Ayaz, sessizce iceriye girmiş, kapıyı kapatmış ve  bir sandığın başına gitmiş. Sandığın önünde diz çökmüş, kapağı usulca kaldırmış ve içinden bir şey çıkarmış. Orada sakladığı küçük bir bohçaymış bu. Bohcayı öpmüş, başına koymuş ve sonra da açmış. İçinde çobanken giydiği yırtık pırtık bir elbise varmış. Sonra, elbiseyi gitmiş ve aynanın karşısına geçmiş. Kendi kendine: 'Daha önceleri bu elbiseyi giydiğin zamanlar kim olduğunu hatırlıyor musun?' diye sormuş.

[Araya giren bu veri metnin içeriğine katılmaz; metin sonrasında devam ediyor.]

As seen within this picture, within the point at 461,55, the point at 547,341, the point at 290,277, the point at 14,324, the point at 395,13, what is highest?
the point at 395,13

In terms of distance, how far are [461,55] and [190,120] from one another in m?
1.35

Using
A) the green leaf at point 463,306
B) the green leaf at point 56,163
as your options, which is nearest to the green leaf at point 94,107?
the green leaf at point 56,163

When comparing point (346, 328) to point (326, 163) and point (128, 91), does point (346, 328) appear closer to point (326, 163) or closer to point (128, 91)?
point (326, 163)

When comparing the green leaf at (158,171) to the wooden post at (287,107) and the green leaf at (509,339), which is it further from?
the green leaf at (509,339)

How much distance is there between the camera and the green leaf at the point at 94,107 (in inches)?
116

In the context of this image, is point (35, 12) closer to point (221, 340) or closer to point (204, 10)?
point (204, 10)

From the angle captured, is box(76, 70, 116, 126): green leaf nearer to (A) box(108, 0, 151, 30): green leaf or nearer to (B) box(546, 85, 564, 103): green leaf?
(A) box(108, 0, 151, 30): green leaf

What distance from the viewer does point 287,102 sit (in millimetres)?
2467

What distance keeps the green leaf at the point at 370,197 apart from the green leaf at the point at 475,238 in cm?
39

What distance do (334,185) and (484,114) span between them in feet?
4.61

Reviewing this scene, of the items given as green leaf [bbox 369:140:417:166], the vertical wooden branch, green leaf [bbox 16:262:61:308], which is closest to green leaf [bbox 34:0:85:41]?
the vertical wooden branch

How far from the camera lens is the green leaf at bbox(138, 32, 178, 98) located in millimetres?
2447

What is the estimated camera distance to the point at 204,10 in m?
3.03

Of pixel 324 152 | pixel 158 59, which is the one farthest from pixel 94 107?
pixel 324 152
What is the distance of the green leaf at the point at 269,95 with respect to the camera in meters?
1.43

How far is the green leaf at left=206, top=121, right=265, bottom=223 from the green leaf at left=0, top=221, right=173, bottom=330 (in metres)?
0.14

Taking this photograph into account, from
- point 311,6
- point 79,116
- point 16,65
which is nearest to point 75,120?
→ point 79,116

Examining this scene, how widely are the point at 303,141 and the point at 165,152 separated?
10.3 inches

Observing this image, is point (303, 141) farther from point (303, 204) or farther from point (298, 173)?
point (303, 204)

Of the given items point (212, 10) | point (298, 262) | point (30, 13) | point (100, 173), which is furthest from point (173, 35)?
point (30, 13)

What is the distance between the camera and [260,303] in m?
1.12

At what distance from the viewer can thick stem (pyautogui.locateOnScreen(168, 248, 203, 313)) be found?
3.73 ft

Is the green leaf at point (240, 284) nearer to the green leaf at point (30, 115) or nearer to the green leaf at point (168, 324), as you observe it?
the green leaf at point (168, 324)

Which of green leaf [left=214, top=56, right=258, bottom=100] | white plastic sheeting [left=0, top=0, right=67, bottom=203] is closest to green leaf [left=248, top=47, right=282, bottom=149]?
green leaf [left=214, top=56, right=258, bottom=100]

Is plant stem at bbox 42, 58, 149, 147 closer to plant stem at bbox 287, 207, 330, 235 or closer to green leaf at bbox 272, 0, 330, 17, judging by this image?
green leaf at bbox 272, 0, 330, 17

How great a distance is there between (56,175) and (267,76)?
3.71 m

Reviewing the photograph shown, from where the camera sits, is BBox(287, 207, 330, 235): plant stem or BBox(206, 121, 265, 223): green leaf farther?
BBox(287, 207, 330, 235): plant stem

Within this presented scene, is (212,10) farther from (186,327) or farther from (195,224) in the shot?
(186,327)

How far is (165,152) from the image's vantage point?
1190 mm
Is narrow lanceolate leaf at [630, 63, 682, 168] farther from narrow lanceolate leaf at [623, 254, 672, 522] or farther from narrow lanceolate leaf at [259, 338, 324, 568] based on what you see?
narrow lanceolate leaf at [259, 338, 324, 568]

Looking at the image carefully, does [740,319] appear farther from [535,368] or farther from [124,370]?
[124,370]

'Bir Hiçtin sen!... Hepsi hepsi satılacak bir köleydin. Ve Allah, Sultan'ın eliyle sana rahmetinden, belki de hic hak etmediğin  nimetler lutfetti. Işte Ayaz, şimdi burdasın, ama asla nereden geldigini unutma!... Unutma; çünkü, mal mülk, insanın hafızasını uçurur, unutuluşlara sürükler. simdi sen de, nimetce senden aşağı olanlara kibirle bakma ve daima hatırla kim olduğunu hatırla Ayaz, kim oldugunu hatırla! ' Sandığın kapatmış, kilitlemiş ve sessizce kapıya doğru yürümüş. Hazine dairesinden çıkarken birden Sultan'la yüzyüze gelmiş. Sultan gözlerini Ayaz'ın yüzüne dikmiş. Yanaklarından aşağı yaşlar süzülüyormuş ve boğazı öyle düğümlenmiş ki, konuşmakta güçlük çekmiş. "Bugüne kadar mucevherlerimin hazinedarı idin, ama şimdi kalbimin hazinedarısın. Bana, benim de önünde bir hiç olduğum, kendi Sultanim'in huzurunda, nasıl davranmam gerektiği dersini verdin" Hadis-i şerifte şöyle buyrulmuştur: “Kim Allah için tevazu gösterirse, Allah onu yüceltir. Kim de kendini beğenip kibir gösterirse, Allah onu alçaltır.” (Müslim, Tirmizî , Dârimî )

(21.12.2022)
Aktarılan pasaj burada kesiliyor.